*Kutipan Dokumen*.
Jalananpun macet dipenuhi angkot, kami meliuk di sela-sela kendaraan menembus
kemancetan. setiba di kota Parapat ku berpisah dengan mereka, sebuah buku menu
titipan dari boss tempatku bekerja harus diberikan ke sebuah restoran China.
Di sana ku menjumpai seorang aiai walau aku sendirinya memanggilnya dengan
sebutan cici, kuharap itu membuatnya senang karena terdengar ia menjadi lebih
muda. Ia mengeluh kepadaku pada menu yang baru kami buat (adahal yang unik saya menggunakan kata buat bukan bikin karena
kawan-kawan di sini bilang tidak lazim menggunakan kata bikin bahkan seorang teman mengatakan “apa itu bikin cok kau bilang”, kurasa ku tidak perlu menjelaskan perdebatan
kami ini) tidak memiliki bahasa mandarin di dalamnya, karena banyak turis
asing dari Tiongkok dan Hongkong kesulitan untuk memesan menu tanpa ada tulisan
mandarin. Ai ini memberikan menu lama yang masih memiliki tulisan mandarin di dalamnya
dan akupun segera berpamitan meninggalkan restoran.

*Tujuan A*. Nama tempat apa saja yang disebut dalam kutipan dokumen? Jangan hitung kata yang hanya menerangkan jenis restoran.
*Tujuan B*. Menurut kutipan dokumen, mengapa penutur memanggil perempuan di restoran itu dengan sebutan "cici"?
Data yang menyusul tidak diperlukan sama sekali.

*Data Terkumpul*.
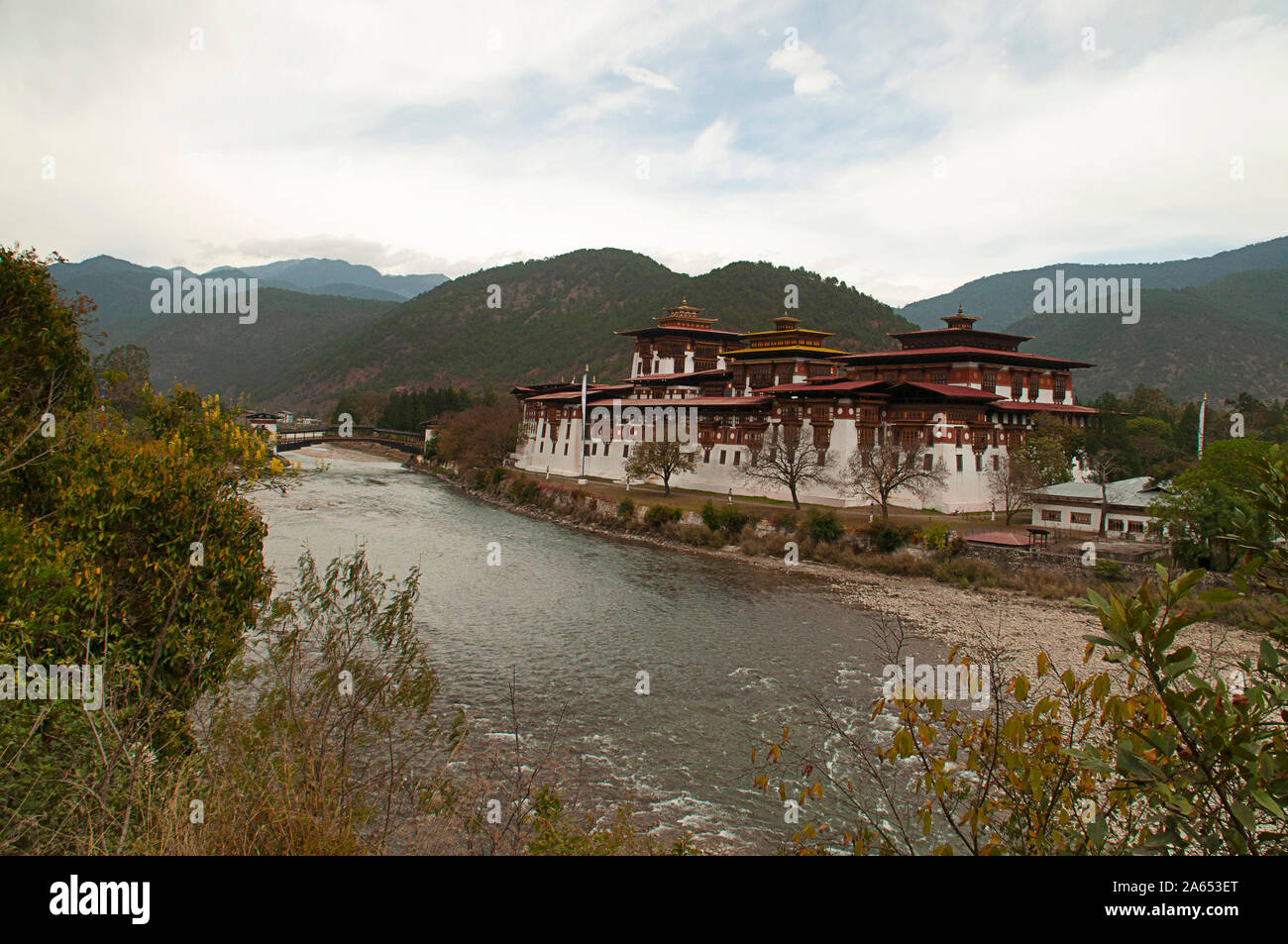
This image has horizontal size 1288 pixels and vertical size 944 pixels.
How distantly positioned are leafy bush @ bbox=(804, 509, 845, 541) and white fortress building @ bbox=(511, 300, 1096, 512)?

*Jawaban yang Diharapkan A*. Parapat, Tiongkok, dan Hongkong.

*Jawaban yang Diharapkan B*. Penutur berharap sebutan "cici" membuat perempuan itu senang, karena dengan sebutan itu ia terdengar lebih muda.